The Virginia Department of Social Services collected information on 25
Virginia Supplemental Nutrition Assistance Program (SNAP, formerly Food
Stamps) beneficiaries and found that their average monthly food expenditure
was $160. The average monthly food expenditure for SNAP beneficiaries
nationwide is assumed to be $136. Assume that the SNAP beneficiaries’
expenditures are normally distributed and have a standard deviation of
$15.40. If you were to test the claim that Virginia SNAP beneficiaries have a
monthly expenditure different from that of $136, using a 0.05 significance
level, what would be the test statistic?
a) 1.56
b) 7.79
c) 1.96
d) -7.79
e) -1.56
I used a t-test and got b)7.79
To calculate the t-test statistic for testing the claim that Virginia SNAP beneficiaries have a monthly expenditure different from $136, you can follow these steps:
Step 1: Set up the null and alternative hypotheses:
- Null hypothesis (H0): The average monthly food expenditure for Virginia SNAP beneficiaries is equal to $136.
- Alternative hypothesis (Ha): The average monthly food expenditure for Virginia SNAP beneficiaries is different from $136.
Step 2: Determine the significance level, which is given as 0.05 in this case.

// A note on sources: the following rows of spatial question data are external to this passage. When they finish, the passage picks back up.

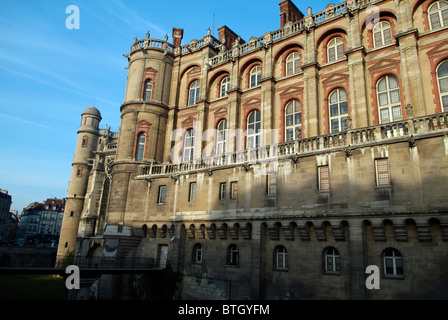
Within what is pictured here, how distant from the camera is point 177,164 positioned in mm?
28797

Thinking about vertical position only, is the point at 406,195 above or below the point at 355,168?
below

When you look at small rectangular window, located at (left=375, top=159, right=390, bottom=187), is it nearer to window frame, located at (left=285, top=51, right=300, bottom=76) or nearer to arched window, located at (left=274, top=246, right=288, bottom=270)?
arched window, located at (left=274, top=246, right=288, bottom=270)

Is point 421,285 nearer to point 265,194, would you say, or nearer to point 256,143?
point 265,194

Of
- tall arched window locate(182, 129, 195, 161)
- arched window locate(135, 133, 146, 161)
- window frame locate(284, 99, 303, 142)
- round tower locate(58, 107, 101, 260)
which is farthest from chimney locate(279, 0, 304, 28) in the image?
round tower locate(58, 107, 101, 260)

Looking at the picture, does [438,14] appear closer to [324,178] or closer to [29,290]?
[324,178]

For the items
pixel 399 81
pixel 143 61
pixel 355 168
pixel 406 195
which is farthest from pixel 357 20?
pixel 143 61

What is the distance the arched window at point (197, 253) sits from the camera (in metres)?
25.6

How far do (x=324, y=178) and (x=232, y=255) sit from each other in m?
8.62

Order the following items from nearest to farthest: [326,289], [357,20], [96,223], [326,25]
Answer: [326,289], [357,20], [326,25], [96,223]

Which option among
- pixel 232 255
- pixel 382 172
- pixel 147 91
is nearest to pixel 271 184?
pixel 232 255

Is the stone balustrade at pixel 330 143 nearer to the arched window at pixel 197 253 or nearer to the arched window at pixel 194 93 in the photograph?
the arched window at pixel 197 253

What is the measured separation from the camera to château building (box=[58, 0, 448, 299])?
16.9 m

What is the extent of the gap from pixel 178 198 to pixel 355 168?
14476 millimetres

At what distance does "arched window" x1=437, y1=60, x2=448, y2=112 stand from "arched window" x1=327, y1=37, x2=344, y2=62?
6.56 meters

Step 3: Calculate the test statistic using the following formula:
t = (x̄ - μ) / (s / √n)
- x̄: Sample mean (average monthly food expenditure for Virginia SNAP beneficiaries) = $160
- μ: Population mean (assumed average monthly food expenditure for SNAP beneficiaries nationwide) = $136
- s: Standard deviation = $15.40
- n: Sample size = 25
Plugging the values into the formula:
t = (160 - 136) / (15.40 / √25)
t = 24 / (15.40 / 5)
t = 24 / 3.08
t ≈ 7.792
Step 4: Compare the calculated t-test statistic with the critical t-value for a two-tailed test at a significance level of 0.05. Since the sample size is small (n < 30), you would use a t-distribution rather than a z-distribution.
The critical t-value for a two-tailed test at a significance level of 0.05 with 24 degrees of freedom is approximately 2.064.
Since the calculated t-test statistic (7.792) is greater than the critical t-value (2.064), we reject the null hypothesis.
Therefore, the correct answer is b) 7.79.